陆卓诚一下子想不起来庞伟的名字,对付着说了一句就摆手离开了。
审讯室里的黄芳微垂着眼,双目无神,对面的周烬川和顾霁禾也一言不发。
顾霁禾有点困,他们从进来就一直干坐着。周烬川不开口,她也不好说话。
又过了五分钟,周烬川终于放下手头一沓资料,往后一靠,对顾霁禾说:“你来审吧。”
顾霁禾:“......”
你不早说!
顾霁禾正襟危坐,拿出一张身份证:“说一下姓名、年龄和家庭住址。”
黄芳不为所动。
“有孩子吗?”顾霁禾一脸认真地问。
黄芳的黑睫颤了颤。
“孩子多大了?”顾霁禾放缓语气,“叫什么名字?”
观察室里的宋林汐满脸不解:“沈队,顾姐姐这是什么意思?”
“她不是黄芳。”沈峋盯着那张面孔,“她或许是一个有孩子的母亲。”
就在他们出发前,黄芳兼职的一个玩具用品店的老板送来消息,黄芳最近总是自己掏钱买玩具,尤其是各种动物玩偶,几乎隔一天买一次,老板还以为她要自己搞网店倒卖呢!

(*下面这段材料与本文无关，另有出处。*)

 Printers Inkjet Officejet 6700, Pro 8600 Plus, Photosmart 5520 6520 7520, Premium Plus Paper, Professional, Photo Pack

他们也联系上了黄芳在老家的父母,黄芳作为大女儿早早辍学挣钱,供家里的三个妹妹和一个弟弟上学,不幸的是弟弟贪玩摔伤了腿,家里拿不出医药费,二十岁的黄芳只好嫁给同村的一个哑巴。
好在婚后的生活还算幸福,丈夫不会说话却对她很好,婆家也很喜欢她这个勤快的姑娘。
可惜命运的玩笑总喜欢开在那些努力生活的人身上。丈夫在工地干活的时候被钢筋砸死了,彼时身怀六甲的她因为太着急摔了一跤。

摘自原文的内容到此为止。